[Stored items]

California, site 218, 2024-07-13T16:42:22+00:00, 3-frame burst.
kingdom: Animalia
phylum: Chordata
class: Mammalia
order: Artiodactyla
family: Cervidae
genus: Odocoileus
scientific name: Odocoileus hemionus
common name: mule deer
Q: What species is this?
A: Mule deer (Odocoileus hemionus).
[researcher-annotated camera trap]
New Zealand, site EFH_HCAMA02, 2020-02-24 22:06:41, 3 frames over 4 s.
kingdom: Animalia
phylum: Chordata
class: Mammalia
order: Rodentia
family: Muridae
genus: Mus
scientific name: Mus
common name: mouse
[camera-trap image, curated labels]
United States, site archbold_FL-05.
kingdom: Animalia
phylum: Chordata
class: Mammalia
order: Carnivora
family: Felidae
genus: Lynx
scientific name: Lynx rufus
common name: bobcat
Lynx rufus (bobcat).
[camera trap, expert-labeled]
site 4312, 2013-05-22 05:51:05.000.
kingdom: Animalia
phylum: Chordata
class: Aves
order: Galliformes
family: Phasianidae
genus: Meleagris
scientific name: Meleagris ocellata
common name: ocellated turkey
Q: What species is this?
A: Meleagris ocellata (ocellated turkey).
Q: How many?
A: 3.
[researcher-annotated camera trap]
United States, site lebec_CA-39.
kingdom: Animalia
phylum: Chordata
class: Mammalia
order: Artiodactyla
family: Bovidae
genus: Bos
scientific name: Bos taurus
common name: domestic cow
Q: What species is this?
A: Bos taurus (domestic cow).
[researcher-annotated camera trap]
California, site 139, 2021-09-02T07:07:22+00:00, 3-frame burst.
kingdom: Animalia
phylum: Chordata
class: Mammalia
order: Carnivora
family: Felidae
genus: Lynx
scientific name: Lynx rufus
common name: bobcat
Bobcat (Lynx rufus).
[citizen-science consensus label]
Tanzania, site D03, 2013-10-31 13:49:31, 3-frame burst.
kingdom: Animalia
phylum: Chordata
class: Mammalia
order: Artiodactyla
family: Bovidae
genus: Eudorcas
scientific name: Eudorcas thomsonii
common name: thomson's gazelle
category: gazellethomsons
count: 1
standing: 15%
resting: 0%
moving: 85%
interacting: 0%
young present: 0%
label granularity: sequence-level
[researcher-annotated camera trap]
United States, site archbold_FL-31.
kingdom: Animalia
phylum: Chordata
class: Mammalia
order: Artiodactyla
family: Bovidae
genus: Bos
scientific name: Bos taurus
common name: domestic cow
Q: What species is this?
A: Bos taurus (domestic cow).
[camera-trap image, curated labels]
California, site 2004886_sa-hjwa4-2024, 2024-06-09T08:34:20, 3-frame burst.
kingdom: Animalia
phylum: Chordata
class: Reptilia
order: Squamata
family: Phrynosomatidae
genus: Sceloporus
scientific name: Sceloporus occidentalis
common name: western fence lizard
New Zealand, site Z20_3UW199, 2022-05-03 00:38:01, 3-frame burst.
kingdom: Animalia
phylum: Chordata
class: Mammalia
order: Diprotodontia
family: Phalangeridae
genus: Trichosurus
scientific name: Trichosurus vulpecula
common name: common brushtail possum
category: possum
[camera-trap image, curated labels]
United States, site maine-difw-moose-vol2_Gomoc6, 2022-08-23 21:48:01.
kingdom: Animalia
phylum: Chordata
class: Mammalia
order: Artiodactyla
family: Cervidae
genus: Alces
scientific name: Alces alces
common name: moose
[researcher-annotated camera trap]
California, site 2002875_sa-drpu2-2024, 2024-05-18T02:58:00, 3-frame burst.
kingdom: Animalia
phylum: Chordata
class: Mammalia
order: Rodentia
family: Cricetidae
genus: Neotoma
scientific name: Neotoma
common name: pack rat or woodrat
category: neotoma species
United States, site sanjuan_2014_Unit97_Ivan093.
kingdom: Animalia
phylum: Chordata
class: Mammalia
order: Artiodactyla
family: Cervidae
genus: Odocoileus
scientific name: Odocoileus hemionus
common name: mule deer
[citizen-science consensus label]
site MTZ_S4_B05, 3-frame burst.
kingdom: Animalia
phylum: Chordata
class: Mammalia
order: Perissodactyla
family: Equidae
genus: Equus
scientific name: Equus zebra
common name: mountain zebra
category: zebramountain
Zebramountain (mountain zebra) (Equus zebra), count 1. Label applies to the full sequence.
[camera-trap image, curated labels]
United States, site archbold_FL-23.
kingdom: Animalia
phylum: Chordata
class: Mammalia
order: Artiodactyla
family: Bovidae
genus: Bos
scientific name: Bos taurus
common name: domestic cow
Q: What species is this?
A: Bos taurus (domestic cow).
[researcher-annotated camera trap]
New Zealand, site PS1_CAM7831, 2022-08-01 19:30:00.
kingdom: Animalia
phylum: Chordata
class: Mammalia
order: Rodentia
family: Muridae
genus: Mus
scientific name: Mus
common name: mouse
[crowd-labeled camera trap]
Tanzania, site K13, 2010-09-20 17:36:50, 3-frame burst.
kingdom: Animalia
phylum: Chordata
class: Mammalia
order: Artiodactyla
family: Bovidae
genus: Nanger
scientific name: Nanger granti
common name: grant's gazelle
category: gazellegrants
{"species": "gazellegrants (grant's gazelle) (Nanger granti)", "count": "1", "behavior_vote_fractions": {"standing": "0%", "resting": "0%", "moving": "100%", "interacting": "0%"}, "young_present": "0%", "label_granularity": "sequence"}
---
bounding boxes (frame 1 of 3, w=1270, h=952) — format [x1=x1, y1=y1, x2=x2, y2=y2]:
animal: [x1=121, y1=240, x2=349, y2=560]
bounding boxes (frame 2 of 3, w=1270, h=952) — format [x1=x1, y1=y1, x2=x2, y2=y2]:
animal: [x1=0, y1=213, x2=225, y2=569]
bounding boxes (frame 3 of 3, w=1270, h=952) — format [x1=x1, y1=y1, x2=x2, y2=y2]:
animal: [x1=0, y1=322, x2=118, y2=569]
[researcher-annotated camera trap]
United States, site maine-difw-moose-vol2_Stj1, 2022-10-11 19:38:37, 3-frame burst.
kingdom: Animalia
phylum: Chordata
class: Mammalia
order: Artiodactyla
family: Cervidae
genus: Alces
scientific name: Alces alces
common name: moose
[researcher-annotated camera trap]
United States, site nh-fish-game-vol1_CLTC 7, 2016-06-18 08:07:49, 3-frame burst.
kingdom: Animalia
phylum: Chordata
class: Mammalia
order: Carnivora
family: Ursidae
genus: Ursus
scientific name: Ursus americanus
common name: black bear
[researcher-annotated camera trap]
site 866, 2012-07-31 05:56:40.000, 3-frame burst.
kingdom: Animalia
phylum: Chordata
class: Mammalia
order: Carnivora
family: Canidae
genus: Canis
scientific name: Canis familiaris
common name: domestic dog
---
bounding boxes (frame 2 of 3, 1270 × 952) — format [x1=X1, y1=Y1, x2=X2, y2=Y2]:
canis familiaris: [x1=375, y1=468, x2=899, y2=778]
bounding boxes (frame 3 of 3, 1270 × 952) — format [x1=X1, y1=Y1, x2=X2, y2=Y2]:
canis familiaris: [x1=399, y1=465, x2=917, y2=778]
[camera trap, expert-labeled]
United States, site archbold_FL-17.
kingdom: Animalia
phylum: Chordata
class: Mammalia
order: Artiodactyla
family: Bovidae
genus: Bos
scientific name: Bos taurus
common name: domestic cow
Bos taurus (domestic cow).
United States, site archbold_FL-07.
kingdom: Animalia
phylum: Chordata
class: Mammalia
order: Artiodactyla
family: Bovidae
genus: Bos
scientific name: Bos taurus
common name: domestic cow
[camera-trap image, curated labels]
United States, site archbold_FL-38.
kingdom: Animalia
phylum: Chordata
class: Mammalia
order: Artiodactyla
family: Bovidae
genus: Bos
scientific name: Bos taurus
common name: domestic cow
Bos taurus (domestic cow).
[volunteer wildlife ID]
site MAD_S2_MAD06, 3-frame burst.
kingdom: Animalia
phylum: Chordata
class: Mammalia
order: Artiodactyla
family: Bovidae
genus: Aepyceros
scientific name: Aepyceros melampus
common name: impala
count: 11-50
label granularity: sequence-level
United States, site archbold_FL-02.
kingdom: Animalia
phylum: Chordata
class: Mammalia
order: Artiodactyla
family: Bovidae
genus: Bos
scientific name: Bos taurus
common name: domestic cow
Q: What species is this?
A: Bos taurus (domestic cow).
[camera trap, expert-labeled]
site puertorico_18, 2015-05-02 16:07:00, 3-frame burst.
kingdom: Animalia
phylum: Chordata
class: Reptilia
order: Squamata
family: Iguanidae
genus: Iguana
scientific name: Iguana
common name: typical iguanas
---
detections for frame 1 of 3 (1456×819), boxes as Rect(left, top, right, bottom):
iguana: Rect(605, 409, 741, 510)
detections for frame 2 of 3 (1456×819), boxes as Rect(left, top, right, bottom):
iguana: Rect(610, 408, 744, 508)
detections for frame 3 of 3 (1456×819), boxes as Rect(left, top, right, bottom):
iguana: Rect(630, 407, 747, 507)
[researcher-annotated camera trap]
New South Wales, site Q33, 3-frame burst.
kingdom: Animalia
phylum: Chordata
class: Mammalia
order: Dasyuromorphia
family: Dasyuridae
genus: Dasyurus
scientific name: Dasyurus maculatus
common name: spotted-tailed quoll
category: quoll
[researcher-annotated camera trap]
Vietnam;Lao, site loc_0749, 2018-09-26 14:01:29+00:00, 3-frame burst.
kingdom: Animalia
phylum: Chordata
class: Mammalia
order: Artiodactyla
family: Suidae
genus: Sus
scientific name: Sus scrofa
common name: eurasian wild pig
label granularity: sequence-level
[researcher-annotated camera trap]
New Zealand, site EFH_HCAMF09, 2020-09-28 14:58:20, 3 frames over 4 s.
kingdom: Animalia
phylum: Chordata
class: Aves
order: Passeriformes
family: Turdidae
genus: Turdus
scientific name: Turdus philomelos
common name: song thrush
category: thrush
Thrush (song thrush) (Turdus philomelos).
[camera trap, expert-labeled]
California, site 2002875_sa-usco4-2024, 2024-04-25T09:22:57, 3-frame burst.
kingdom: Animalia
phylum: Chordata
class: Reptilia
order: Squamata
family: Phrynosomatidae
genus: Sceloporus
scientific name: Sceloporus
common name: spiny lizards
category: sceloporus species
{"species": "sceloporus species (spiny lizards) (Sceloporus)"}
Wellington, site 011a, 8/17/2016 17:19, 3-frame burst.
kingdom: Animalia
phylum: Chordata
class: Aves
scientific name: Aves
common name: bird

- [TASK BRIEF]: Please report every line among the entries that includes "interacting".

- [ANSWER TO THE PROBLEM]:
interacting: 0%
{"species": "gazellegrants (grant's gazelle) (Nanger granti)", "count": "1", "behavior_vote_fractions": {"standing": "0%", "resting": "0%", "moving": "100%", "interacting": "0%"}, "young_present": "0%", "label_granularity": "sequence"}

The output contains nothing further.